Kyoto, and later the Copenhagen climate summit of 2009, represented failed attempts at using a top-down approach to get the world’s largest emitters to commit to reducing their GHG output.

Negotiators have changed tact, re-angling their strategies towards an international pact that would instead cultivate bottom-up efforts from national and sub-national jurisdictions.

And those countries that support or already have emissions trading schemes also adopted this tactic, seeking in Paris a basic framework that would let them grow their carbon clubs while maintaining environmental integrity and transparency, rather than hunting an overarching global carbon market.

“[Cooperative approaches] is the UN taking a ‘light touch’ role. Countries don’t need to ratify to be part of it … Everyone expects the UN will come up with further guidance, but they don’t need to wait for that to get started,” Keohane said.

“Coalitions of countries that want to move faster and farther will start coalescing and connecting … You can’t put a halt to market activity in a decentralised world.”

The Paris Agreement requires at least 55 parties collectively accounting for at least 55% of total global GHG emissions to ratify or accept it in order for it to enter into force.

Some observers predict that joining a carbon club under cooperative approaches could also become the next step in a natural progression for developing nations that utilise the Paris Agreement’s centralised mechanism to first generate offsets and then build their own domestic carbon markets.


While carbon club members, with the help of other international organisations including the World Bank, are responsible for organising the actual groupings, they are also in charge of policing them.

Kyoto’s JI featured a similar self-regulating system under its Track 1, which many blame for the hundreds of millions of carbon credits issued under the scheme that, according to a study published earlier this year, may not have represented actual emissions reductions.

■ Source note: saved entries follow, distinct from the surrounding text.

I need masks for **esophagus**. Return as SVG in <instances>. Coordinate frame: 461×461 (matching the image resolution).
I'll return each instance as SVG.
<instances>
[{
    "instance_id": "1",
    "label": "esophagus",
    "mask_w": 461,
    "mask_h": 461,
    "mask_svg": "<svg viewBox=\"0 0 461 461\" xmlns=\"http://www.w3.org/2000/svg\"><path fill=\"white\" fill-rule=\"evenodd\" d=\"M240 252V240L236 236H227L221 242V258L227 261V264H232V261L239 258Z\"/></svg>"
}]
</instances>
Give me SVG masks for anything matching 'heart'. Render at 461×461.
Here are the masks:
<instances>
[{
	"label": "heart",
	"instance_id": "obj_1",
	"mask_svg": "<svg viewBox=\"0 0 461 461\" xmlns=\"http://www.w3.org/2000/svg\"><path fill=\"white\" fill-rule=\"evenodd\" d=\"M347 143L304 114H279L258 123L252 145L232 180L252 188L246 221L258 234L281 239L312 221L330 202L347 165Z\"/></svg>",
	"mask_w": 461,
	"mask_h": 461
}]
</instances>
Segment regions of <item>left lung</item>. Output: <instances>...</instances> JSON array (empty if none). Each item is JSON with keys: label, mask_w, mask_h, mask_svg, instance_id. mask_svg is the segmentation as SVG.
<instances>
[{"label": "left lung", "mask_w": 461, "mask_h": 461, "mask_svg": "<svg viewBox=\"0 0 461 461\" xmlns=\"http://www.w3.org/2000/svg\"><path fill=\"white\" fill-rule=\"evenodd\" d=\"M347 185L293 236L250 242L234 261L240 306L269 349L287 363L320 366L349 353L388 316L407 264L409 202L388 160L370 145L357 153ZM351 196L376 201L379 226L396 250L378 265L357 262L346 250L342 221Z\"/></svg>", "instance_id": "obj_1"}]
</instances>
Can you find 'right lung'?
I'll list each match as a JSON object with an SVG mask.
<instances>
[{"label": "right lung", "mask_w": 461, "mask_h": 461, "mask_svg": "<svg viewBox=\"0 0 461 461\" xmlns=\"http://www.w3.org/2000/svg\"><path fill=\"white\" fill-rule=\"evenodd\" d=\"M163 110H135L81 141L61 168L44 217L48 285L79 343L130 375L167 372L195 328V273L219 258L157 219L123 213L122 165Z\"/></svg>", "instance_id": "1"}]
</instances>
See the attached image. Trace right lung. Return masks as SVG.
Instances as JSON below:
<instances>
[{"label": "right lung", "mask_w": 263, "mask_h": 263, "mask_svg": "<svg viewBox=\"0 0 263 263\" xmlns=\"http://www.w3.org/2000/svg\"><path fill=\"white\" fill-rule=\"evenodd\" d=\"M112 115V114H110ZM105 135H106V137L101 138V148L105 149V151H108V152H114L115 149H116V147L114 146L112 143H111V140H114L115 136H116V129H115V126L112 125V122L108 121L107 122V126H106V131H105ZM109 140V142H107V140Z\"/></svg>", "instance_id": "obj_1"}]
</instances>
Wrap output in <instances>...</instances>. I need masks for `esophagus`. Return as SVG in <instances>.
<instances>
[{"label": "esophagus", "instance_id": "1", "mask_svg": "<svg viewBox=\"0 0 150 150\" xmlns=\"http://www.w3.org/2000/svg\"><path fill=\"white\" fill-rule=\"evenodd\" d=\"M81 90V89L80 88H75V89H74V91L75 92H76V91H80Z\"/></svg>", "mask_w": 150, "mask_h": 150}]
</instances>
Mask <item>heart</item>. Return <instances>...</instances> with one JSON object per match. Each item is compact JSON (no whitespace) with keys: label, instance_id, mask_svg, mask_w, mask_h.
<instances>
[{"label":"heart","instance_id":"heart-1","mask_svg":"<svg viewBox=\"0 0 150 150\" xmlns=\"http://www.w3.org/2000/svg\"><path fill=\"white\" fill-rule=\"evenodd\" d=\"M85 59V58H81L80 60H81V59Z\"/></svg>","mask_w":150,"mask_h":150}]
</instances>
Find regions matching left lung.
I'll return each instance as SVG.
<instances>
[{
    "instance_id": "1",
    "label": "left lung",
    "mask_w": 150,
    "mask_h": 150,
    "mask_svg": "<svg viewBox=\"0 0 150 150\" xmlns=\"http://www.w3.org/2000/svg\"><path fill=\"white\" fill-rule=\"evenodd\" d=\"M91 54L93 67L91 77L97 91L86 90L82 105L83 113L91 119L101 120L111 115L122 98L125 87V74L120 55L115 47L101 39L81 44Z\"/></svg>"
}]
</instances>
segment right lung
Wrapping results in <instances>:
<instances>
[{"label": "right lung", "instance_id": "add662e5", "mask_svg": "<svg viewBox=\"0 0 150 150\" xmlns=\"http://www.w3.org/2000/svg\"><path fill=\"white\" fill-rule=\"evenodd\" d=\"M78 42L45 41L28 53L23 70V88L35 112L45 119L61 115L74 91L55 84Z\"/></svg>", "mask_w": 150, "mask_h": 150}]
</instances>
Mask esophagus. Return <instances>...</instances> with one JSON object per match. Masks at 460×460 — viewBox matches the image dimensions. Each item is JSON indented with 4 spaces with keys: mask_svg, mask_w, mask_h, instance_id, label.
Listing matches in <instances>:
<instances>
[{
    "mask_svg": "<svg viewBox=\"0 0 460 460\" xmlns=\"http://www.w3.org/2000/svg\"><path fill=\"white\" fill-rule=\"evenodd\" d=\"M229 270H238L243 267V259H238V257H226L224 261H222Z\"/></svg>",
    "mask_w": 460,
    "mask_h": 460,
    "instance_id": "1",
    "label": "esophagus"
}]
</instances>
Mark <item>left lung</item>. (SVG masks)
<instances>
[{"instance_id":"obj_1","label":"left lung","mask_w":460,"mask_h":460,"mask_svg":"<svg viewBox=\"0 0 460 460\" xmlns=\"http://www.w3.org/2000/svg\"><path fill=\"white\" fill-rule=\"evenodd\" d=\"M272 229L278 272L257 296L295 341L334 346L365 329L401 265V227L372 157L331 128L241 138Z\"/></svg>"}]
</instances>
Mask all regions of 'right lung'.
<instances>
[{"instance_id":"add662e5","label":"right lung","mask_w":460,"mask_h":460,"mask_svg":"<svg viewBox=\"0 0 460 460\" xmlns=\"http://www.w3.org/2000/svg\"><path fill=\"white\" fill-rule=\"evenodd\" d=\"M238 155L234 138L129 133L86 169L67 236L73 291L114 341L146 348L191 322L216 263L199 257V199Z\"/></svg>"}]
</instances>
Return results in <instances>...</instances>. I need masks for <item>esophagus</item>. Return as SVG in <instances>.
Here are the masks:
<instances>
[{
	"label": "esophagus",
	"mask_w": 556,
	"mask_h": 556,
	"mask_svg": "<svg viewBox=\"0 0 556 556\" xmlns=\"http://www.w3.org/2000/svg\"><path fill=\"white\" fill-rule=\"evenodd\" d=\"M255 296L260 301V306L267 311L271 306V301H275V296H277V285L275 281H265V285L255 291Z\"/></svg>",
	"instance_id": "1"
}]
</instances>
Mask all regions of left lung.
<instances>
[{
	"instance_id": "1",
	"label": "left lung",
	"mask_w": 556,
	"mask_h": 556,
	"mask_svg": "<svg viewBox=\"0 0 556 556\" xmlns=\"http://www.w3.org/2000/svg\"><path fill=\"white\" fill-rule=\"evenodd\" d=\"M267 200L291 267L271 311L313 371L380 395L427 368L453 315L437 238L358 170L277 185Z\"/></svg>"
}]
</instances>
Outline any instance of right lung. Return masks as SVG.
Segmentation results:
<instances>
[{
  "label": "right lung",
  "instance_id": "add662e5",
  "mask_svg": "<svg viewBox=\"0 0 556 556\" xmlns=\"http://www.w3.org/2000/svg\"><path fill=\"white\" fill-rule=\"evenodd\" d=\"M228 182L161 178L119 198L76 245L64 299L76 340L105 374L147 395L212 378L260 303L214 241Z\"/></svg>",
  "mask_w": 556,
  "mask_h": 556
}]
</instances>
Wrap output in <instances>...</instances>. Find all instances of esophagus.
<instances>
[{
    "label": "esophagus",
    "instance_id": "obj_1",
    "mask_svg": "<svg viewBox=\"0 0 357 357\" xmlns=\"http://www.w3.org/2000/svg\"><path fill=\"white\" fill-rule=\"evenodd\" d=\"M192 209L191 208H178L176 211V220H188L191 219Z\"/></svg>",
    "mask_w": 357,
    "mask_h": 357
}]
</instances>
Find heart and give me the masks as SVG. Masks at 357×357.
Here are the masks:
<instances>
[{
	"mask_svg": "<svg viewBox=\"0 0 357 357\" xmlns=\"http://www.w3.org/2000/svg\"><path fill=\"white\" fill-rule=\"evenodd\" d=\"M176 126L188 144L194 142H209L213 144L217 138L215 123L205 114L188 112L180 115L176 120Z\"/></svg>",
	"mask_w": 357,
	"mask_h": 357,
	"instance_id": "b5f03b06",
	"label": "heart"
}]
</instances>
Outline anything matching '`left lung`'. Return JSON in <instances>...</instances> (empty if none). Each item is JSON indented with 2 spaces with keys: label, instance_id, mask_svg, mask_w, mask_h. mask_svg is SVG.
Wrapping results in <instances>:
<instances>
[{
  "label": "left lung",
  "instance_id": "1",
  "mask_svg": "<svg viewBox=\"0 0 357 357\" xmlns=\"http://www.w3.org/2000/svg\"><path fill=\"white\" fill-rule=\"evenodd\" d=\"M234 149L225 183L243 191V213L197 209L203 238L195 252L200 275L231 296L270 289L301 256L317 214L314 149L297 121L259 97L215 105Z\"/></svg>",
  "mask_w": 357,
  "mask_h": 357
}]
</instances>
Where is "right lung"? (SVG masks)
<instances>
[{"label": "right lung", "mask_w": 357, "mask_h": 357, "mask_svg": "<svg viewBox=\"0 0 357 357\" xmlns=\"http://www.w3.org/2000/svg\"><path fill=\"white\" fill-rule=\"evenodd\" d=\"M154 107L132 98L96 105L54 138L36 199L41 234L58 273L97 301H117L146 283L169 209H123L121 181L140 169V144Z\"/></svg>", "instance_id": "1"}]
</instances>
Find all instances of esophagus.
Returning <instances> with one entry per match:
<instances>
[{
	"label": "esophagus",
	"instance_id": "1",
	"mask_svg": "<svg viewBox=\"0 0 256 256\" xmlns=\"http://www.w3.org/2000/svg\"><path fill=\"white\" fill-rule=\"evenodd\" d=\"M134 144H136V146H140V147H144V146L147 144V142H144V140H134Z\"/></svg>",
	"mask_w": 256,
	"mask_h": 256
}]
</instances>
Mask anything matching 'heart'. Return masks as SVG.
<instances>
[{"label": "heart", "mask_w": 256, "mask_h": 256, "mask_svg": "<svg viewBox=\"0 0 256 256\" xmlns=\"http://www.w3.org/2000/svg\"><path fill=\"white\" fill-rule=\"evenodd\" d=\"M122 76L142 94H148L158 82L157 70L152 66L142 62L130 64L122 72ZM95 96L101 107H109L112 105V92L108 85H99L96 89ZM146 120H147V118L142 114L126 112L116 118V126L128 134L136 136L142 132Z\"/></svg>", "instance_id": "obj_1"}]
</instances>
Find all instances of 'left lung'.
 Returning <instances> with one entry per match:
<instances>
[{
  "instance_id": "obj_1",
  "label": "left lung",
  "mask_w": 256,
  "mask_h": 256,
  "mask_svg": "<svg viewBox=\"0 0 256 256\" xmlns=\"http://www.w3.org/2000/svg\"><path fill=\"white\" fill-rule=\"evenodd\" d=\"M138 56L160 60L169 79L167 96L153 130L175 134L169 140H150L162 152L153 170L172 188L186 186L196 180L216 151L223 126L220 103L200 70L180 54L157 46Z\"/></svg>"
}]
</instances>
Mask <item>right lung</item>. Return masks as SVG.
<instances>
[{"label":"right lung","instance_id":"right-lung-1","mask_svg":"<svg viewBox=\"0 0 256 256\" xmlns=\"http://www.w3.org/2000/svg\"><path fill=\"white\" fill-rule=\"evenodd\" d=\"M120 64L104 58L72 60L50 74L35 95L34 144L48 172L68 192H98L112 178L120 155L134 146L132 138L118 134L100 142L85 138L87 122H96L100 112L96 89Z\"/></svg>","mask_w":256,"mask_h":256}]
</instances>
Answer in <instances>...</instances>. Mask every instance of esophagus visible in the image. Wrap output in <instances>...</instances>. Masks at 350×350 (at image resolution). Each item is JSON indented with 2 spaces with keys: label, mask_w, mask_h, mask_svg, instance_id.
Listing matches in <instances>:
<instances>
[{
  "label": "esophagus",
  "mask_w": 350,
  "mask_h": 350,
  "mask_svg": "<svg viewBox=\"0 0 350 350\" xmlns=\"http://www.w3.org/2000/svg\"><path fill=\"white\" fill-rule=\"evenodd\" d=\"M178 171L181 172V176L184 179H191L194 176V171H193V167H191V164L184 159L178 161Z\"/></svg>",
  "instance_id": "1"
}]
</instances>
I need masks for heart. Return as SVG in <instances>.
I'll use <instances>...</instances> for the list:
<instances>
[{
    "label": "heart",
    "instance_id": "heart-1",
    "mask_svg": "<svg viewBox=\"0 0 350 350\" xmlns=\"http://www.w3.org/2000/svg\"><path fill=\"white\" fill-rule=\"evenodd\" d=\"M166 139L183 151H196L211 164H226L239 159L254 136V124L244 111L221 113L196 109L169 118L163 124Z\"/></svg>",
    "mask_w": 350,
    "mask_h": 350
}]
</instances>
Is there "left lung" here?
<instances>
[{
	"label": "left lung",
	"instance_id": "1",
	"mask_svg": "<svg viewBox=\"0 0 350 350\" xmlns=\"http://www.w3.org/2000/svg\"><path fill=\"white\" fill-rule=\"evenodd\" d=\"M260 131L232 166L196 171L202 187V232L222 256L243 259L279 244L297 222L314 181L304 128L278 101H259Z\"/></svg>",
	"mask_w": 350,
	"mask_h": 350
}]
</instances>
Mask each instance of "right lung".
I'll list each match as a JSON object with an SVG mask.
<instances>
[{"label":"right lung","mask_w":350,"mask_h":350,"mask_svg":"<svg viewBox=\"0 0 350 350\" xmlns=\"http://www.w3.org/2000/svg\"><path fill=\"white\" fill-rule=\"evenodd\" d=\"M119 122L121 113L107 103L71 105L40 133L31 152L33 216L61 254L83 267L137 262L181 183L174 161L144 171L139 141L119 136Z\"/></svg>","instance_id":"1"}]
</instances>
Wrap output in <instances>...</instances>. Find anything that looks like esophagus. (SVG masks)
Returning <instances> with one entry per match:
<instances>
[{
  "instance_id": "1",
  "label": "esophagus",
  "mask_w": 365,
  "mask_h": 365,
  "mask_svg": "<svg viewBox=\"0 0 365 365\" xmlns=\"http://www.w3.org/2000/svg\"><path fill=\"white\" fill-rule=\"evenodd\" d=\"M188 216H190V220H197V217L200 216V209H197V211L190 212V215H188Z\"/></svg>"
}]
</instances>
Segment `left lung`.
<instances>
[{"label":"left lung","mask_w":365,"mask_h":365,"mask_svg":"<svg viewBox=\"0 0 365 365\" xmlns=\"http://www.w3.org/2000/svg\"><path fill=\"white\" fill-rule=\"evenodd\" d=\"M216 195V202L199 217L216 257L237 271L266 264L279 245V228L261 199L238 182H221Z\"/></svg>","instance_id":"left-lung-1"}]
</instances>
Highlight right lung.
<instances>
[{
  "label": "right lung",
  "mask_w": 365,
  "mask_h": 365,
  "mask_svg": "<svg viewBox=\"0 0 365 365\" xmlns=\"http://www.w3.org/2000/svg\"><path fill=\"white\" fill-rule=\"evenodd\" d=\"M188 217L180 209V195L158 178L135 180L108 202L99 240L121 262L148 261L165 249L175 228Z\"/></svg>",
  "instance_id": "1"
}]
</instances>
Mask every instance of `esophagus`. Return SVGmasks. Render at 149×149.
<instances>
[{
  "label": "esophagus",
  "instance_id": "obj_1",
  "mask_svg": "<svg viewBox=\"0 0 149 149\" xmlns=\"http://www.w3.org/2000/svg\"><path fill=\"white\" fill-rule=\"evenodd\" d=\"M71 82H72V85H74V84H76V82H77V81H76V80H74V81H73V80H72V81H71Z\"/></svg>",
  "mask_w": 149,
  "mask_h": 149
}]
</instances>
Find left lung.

The Paris Agreement’s centralised mechanism is expected to be designed based on the most effective elements of JI and the CDM.

However, the decentralised approach and subsequent carbon clubs may instead borrow from the lessons learned across the world’s national and regional carbon markets.

“We are relying on the big countries with an interest in environmental integrity to be at core of these emerging coalitions,” Keohane said.

He, along with IETA president and CEO Dirk Forrister, said countries that want to use international markets to meet their NDCs will have to abide by the accounting rules.

“It’s like joining an exchange, where you have to meet certain qualifications and criteria to join. Once you’re in, life is a lot simpler because trading is eased, but if you fall out of compliance, you can lose your access,” Forrister said.

He added that carbon clubs will likely instil these rules in their agreements.

“Other provisions from the UN would be great, but the job to uphold standards lies with club members.”